» **MATERIAL**:
====
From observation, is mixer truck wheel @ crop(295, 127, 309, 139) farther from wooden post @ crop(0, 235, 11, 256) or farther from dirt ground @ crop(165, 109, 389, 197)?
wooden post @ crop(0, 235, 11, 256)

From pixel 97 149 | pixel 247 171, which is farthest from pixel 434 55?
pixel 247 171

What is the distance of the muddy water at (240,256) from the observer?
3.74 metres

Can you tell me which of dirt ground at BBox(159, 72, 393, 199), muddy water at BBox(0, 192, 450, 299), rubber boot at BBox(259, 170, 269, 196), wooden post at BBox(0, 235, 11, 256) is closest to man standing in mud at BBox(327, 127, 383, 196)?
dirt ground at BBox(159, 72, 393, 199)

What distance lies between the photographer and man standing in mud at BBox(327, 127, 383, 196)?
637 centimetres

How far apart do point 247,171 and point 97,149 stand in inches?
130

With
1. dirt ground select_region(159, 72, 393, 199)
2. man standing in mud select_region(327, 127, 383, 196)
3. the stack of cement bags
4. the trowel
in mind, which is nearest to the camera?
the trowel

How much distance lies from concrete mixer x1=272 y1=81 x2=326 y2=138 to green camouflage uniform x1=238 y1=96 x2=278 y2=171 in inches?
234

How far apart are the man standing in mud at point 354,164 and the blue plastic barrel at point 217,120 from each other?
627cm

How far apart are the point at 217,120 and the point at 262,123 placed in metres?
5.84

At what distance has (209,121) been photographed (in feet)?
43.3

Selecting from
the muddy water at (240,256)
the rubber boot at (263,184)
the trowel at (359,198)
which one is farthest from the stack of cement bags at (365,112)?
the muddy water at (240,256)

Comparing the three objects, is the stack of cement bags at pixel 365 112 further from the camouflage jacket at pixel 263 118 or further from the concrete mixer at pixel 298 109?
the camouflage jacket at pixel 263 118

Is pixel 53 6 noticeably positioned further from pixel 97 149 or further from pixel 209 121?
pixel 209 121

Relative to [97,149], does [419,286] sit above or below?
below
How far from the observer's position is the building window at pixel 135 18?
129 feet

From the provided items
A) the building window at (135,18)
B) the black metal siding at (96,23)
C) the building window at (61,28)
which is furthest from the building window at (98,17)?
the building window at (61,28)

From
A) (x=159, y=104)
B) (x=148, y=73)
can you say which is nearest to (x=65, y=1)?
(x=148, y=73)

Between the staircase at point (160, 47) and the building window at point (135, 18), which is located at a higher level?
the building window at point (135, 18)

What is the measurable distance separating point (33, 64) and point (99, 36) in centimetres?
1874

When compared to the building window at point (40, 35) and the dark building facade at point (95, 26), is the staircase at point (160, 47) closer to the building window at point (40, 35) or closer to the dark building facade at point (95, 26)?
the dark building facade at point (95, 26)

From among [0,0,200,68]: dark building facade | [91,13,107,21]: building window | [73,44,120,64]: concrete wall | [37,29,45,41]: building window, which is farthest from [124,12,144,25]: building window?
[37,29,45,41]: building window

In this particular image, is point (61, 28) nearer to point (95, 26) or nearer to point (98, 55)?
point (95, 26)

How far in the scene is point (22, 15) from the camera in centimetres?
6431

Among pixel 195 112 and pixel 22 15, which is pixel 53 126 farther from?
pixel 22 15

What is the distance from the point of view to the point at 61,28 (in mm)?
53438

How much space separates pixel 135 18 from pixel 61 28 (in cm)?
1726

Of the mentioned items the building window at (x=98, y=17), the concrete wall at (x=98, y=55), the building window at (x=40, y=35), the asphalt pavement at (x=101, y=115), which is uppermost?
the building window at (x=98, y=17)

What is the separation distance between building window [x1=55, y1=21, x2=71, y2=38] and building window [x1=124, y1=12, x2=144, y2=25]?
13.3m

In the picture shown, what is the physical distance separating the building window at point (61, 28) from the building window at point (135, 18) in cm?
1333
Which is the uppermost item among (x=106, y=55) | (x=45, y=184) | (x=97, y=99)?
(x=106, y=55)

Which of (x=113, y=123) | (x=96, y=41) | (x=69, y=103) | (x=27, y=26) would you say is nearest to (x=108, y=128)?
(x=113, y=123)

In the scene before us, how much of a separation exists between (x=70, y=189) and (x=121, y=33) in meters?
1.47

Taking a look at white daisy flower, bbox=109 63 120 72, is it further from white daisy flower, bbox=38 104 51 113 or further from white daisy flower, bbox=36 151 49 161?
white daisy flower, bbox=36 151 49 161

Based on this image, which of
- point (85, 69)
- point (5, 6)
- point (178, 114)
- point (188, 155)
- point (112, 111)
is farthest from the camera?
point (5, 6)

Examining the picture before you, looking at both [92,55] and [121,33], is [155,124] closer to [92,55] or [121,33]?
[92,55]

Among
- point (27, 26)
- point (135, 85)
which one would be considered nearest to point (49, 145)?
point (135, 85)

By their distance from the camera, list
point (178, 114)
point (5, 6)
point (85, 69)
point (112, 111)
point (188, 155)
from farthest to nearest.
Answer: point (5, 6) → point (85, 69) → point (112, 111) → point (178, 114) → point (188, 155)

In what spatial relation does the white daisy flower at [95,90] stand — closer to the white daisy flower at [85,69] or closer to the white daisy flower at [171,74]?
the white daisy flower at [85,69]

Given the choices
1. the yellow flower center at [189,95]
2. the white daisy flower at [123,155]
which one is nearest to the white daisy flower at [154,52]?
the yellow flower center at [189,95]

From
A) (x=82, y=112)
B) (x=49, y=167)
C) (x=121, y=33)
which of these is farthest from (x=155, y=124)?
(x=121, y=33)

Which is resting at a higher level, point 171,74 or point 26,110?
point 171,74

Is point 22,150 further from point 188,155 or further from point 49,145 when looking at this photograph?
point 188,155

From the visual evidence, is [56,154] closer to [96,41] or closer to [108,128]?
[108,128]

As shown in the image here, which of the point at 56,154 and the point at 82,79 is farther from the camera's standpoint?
====
» **WHAT NEEDS TO BE DONE**: The lines to quote run from the one containing "In the picture" through the final line of the material above; please give them exactly, both ends included, and nothing else.

» **ANSWER TO THE EXERCISE**:
In the picture shown, what is the physical distance separating the building window at point (61, 28) from the building window at point (135, 18) in cm?
1333
Which is the uppermost item among (x=106, y=55) | (x=45, y=184) | (x=97, y=99)?
(x=106, y=55)

Which of (x=113, y=123) | (x=96, y=41) | (x=69, y=103) | (x=27, y=26) would you say is nearest to (x=108, y=128)?
(x=113, y=123)

In the scene before us, how much of a separation exists between (x=70, y=189) and (x=121, y=33) in meters?
1.47

Taking a look at white daisy flower, bbox=109 63 120 72, is it further from white daisy flower, bbox=38 104 51 113 or further from white daisy flower, bbox=36 151 49 161?
white daisy flower, bbox=36 151 49 161

Based on this image, which of
- point (85, 69)
- point (5, 6)
- point (178, 114)
- point (188, 155)
- point (112, 111)
is farthest from the camera?
point (5, 6)

Examining the picture before you, looking at both [92,55] and [121,33], is [155,124] closer to [92,55] or [121,33]?
[92,55]

Among
- point (27, 26)
- point (135, 85)
which one would be considered nearest to point (49, 145)?
point (135, 85)

By their distance from the camera, list
point (178, 114)
point (5, 6)
point (85, 69)
point (112, 111)
point (188, 155)
from farthest to nearest.
Answer: point (5, 6) → point (85, 69) → point (112, 111) → point (178, 114) → point (188, 155)

In what spatial relation does the white daisy flower at [95,90] stand — closer to the white daisy flower at [85,69] or closer to the white daisy flower at [171,74]?
the white daisy flower at [85,69]

Given the choices
1. the yellow flower center at [189,95]
2. the white daisy flower at [123,155]
which one is nearest to the white daisy flower at [154,52]?
the yellow flower center at [189,95]

From
A) (x=82, y=112)
B) (x=49, y=167)
C) (x=121, y=33)
which of these is farthest from (x=155, y=124)?
(x=121, y=33)

Which is resting at a higher level, point 171,74 or point 26,110?
point 171,74

Is point 22,150 further from point 188,155 or further from point 49,145 when looking at this photograph?
point 188,155

From the visual evidence, is [56,154] closer to [96,41] or closer to [108,128]?
[108,128]

As shown in the image here, which of the point at 56,154 and the point at 82,79 is farther from the camera's standpoint?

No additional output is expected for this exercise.